The E3 Expo is a lot like a roller-coaster. There’s the anticipation of that first hill (the build-up to the show with hints of what’s coming), the sudden drop into the exciting parts (the actual announcements and reveals) and the slowing down as the ride comes into the station (wading through discarded goodie bags and leaflets to the exit).
But the worrying thing is that the industry as a whole seems to be on rails, heading in one direction and with very little opportunity for change or an unexpected twist in the layout. You know what you are going to get, because you can look ahead and see what’s coming. There’s another first-person shooter, another open-world driving game with online challenges, and another action game with button-bashing combos and QTE’s. Is that what we really want?
There were three major trends at the show – motion control, 3D and artistic style.
Nintendo had arguably the best showing, thanks in no small part to the new 3DS with its display that does not require special glasses and long list of familiar franchises for launch day. There are many fans that argue that Nintendo is not doing anything innovative by relying on Zelda, Starfox and Mario, but dig deeper and there are some interesting ideas in there. Skyward Sword on Wii relies on MotionPlus, Pilotwings is making a welcome return after a long absence and the same with Starfox. Of course, the Wii already has motion gaming, but the much-vaunted Vitality Sensor seemed to make little or no impression. But Kirby’s Epic Yarn did on me – a clever combination of how the game looks (everything is made of fabric) and taking that a step further to change how the game plays (with areas hidden by zips that can be opened, or gaps that can be crossed by pulling a thread to “gather” the background up).
Microsoft concentrated on Kinect and its take on motion gaming, the previous name of Natal falling by the wayside. As commentators continue to dissect whether the interface works with a seated player, the actual line-up seems a little underwhelming. A virtual pet game, sports, dancing… nothing grabs the attention as much as the Milo demo from last year. Gears of War 3 and Halo Reach will be big sellers, but do they really add much that is new?

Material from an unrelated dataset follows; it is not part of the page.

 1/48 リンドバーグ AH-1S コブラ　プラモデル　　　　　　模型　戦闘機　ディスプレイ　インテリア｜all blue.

Sony tried to set up a smokescreen around its Move controllers, quoting prices from a low level to make it sound cheaper than Kinect… which it will be if you already own a Playstation Eye camera. If you don’t then that will be an extra expense, along with the Sony nunchuck equivalent. Killzone 3 had one major gimmick to offer, one of the first console games to be playable in 3D – but as Nintendo pointed out, it does require the player to wear special glasses and possess a 3D ready TV. How many people will be in the same boat as early HD adopters, unaware that they cannot get 3D pictures without an appropriate 3D source? This is something the PS3 can do thanks to a firmware update, but it’s down to how it is used. One disappointment for Sony was the lack of further detail on The Last Guardian, from the team behind Ico and Shadow of the Colossus.
But for me, there were some interesting games that intrigued me with their art. As well as the aforementioned Kirby, thegamecompany’s Journey and the XBLA game Limbo (with its silhouettes) looked very different. Gruesome scrolling beat ‘em up Shank has a good pedigree, but the one I really took to was Rock of Ages. A strange combination of art history, Katamari Damacy and real time strategy, this is one I will be following in the coming months.
Christmas sales will be all about Call of Duty, Medal of Honour, Rock Band 3 and familiar names, plus people in the UK scrambling to beat the VAT hike. Like last year there will be titles slipping into the first quarter of 2011 – for example, id Software’s Rage – to avoid the heavy hitters, and they could be overshadowed even then. And of course the countdown to another E3 will begin.